UKPLab / sentence-transformers

State-of-the-Art Text Embeddings
https://www.sbert.net
Apache License 2.0
15.33k stars 2.48k forks source link

model distillation #507

Open ReySadeghi opened 4 years ago

ReySadeghi commented 4 years ago

hi, can I use "knowledge distillation" and "dimension reduction" for Bert-large? and if it is possible, for knowledge distillation how many layers should be remained in option2 ? and for dimension reduction which new size do you recommend for Bert-Large? thanks.

nreimers commented 4 years ago

Yes, you can also use them for BERT large.

Layers and dimension depends on what you need, i.e. you have a storage vs. performance trade-off (dimension) and a run-time vs. performance trade-off (layers).

ReySadeghi commented 4 years ago

i got this error in model_distilltaion.py , line "auto_model = student_model._first_module().model" error: torch.nn.modules.module.ModuleAttributeError: 'Transformer' object has no attribute 'model'

I loaded a finetuned BERT model use sentencetransformer().

nreimers commented 4 years ago

I think it has to be

auto_model = student_model._first_module().auto_model
ReySadeghi commented 4 years ago

thanks.

ReySadeghi commented 4 years ago

in case of model_distillation.py, I have finetuned my distilled model for 10 epochs, and used "SequentialEvaluator" consists of "MSEEvaluator" and "BinaryClassificationEvaluater", so I want to know the best model is saved depend of which evaluater? as I understood "BinaryClassificationEvaluater", save the best model depend on "cosin_avg_percision" and "MSEEvaluator" as in each epoch the loss reduces so the best model save on every epoch. is it true?

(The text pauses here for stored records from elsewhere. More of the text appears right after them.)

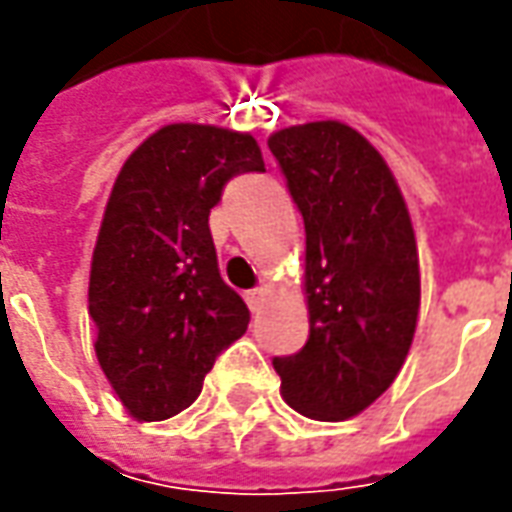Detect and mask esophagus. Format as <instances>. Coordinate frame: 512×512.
I'll return each instance as SVG.
<instances>
[{
    "label": "esophagus",
    "instance_id": "1",
    "mask_svg": "<svg viewBox=\"0 0 512 512\" xmlns=\"http://www.w3.org/2000/svg\"><path fill=\"white\" fill-rule=\"evenodd\" d=\"M266 296H268L266 288H252V290H246V293H244L246 304H249V310H252V312L260 310V304L266 301Z\"/></svg>",
    "mask_w": 512,
    "mask_h": 512
}]
</instances>
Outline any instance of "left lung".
I'll return each instance as SVG.
<instances>
[{"label": "left lung", "mask_w": 512, "mask_h": 512, "mask_svg": "<svg viewBox=\"0 0 512 512\" xmlns=\"http://www.w3.org/2000/svg\"><path fill=\"white\" fill-rule=\"evenodd\" d=\"M268 147L307 233L310 337L274 356L282 395L304 417H356L395 381L417 329L408 208L381 153L345 123L282 128Z\"/></svg>", "instance_id": "left-lung-1"}]
</instances>
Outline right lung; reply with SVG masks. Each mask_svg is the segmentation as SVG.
I'll use <instances>...</instances> for the list:
<instances>
[{
  "label": "right lung",
  "mask_w": 512,
  "mask_h": 512,
  "mask_svg": "<svg viewBox=\"0 0 512 512\" xmlns=\"http://www.w3.org/2000/svg\"><path fill=\"white\" fill-rule=\"evenodd\" d=\"M266 172L249 134L175 123L128 156L106 202L90 271L95 354L142 422L189 408L249 307L219 274L208 216L227 180Z\"/></svg>",
  "instance_id": "right-lung-1"
}]
</instances>
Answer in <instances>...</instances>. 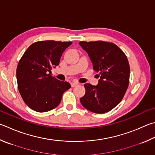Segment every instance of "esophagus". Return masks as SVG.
Listing matches in <instances>:
<instances>
[{
    "label": "esophagus",
    "instance_id": "1",
    "mask_svg": "<svg viewBox=\"0 0 155 155\" xmlns=\"http://www.w3.org/2000/svg\"><path fill=\"white\" fill-rule=\"evenodd\" d=\"M77 85H78V83H77V82H72L71 83V87H74L77 86Z\"/></svg>",
    "mask_w": 155,
    "mask_h": 155
}]
</instances>
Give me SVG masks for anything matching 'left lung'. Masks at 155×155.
Masks as SVG:
<instances>
[{
    "instance_id": "obj_1",
    "label": "left lung",
    "mask_w": 155,
    "mask_h": 155,
    "mask_svg": "<svg viewBox=\"0 0 155 155\" xmlns=\"http://www.w3.org/2000/svg\"><path fill=\"white\" fill-rule=\"evenodd\" d=\"M79 45L88 53L93 68L100 77L97 86L84 85L86 92L81 103L89 111L105 113L119 104L128 88L130 68L127 58L110 42L80 41Z\"/></svg>"
}]
</instances>
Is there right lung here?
<instances>
[{
  "mask_svg": "<svg viewBox=\"0 0 155 155\" xmlns=\"http://www.w3.org/2000/svg\"><path fill=\"white\" fill-rule=\"evenodd\" d=\"M71 44L70 41L36 42L19 61L16 76L19 94L26 104L35 111L54 109L60 104L64 93L71 87L69 83L59 81L50 74Z\"/></svg>",
  "mask_w": 155,
  "mask_h": 155,
  "instance_id": "add662e5",
  "label": "right lung"
}]
</instances>
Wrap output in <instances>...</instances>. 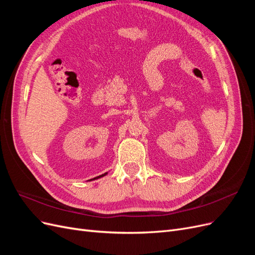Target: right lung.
Returning a JSON list of instances; mask_svg holds the SVG:
<instances>
[{
	"label": "right lung",
	"mask_w": 255,
	"mask_h": 255,
	"mask_svg": "<svg viewBox=\"0 0 255 255\" xmlns=\"http://www.w3.org/2000/svg\"><path fill=\"white\" fill-rule=\"evenodd\" d=\"M107 174V172L106 173H104V174H101V175H99V176H97V177H94V179H91V180H89V181H92V180H97V179H100V177H102V176H104V175H106Z\"/></svg>",
	"instance_id": "right-lung-1"
}]
</instances>
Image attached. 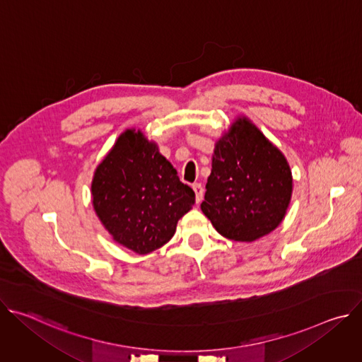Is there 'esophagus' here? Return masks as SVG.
<instances>
[{
    "label": "esophagus",
    "instance_id": "1",
    "mask_svg": "<svg viewBox=\"0 0 362 362\" xmlns=\"http://www.w3.org/2000/svg\"><path fill=\"white\" fill-rule=\"evenodd\" d=\"M192 189L194 190V194H196V203H200L203 199V186L200 183H193Z\"/></svg>",
    "mask_w": 362,
    "mask_h": 362
}]
</instances>
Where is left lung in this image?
Here are the masks:
<instances>
[{
    "mask_svg": "<svg viewBox=\"0 0 362 362\" xmlns=\"http://www.w3.org/2000/svg\"><path fill=\"white\" fill-rule=\"evenodd\" d=\"M292 175L284 154L246 117L216 143L202 212L225 238L252 242L284 219Z\"/></svg>",
    "mask_w": 362,
    "mask_h": 362,
    "instance_id": "8db88e82",
    "label": "left lung"
}]
</instances>
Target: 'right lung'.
Segmentation results:
<instances>
[{"mask_svg":"<svg viewBox=\"0 0 362 362\" xmlns=\"http://www.w3.org/2000/svg\"><path fill=\"white\" fill-rule=\"evenodd\" d=\"M93 204L116 242L144 255L168 243L194 192L141 132L126 130L94 173Z\"/></svg>","mask_w":362,"mask_h":362,"instance_id":"1","label":"right lung"}]
</instances>
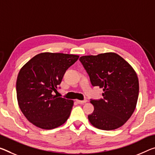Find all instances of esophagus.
<instances>
[{"mask_svg":"<svg viewBox=\"0 0 155 155\" xmlns=\"http://www.w3.org/2000/svg\"><path fill=\"white\" fill-rule=\"evenodd\" d=\"M87 101V99H84V100H83V101L77 100V102L78 103V104H85V103H86Z\"/></svg>","mask_w":155,"mask_h":155,"instance_id":"obj_1","label":"esophagus"}]
</instances>
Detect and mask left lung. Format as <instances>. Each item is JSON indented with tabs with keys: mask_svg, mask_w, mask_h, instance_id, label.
Segmentation results:
<instances>
[{
	"mask_svg": "<svg viewBox=\"0 0 155 155\" xmlns=\"http://www.w3.org/2000/svg\"><path fill=\"white\" fill-rule=\"evenodd\" d=\"M79 61L93 86L103 88V99H90L92 126L104 130L122 126L132 116L139 96V80L134 69L117 54L83 56Z\"/></svg>",
	"mask_w": 155,
	"mask_h": 155,
	"instance_id": "left-lung-1",
	"label": "left lung"
}]
</instances>
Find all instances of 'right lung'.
<instances>
[{
  "label": "right lung",
  "instance_id": "right-lung-1",
  "mask_svg": "<svg viewBox=\"0 0 155 155\" xmlns=\"http://www.w3.org/2000/svg\"><path fill=\"white\" fill-rule=\"evenodd\" d=\"M77 55L44 52L36 55L21 69L16 81L19 107L29 122L51 130L70 117L74 101L53 95L66 70L78 60Z\"/></svg>",
  "mask_w": 155,
  "mask_h": 155
}]
</instances>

nreimers commented 4 years ago

You can pass a callable to SequentialEvaluator for the main_score_function parameter: https://github.com/UKPLab/sentence-transformers/blob/master/sentence_transformers/evaluation/SequentialEvaluator.py

By default, the score from the last evaluator is used to determine which model is saved. By setting main_score_function = lambda x: x[0] the score from the first evaluator would be used.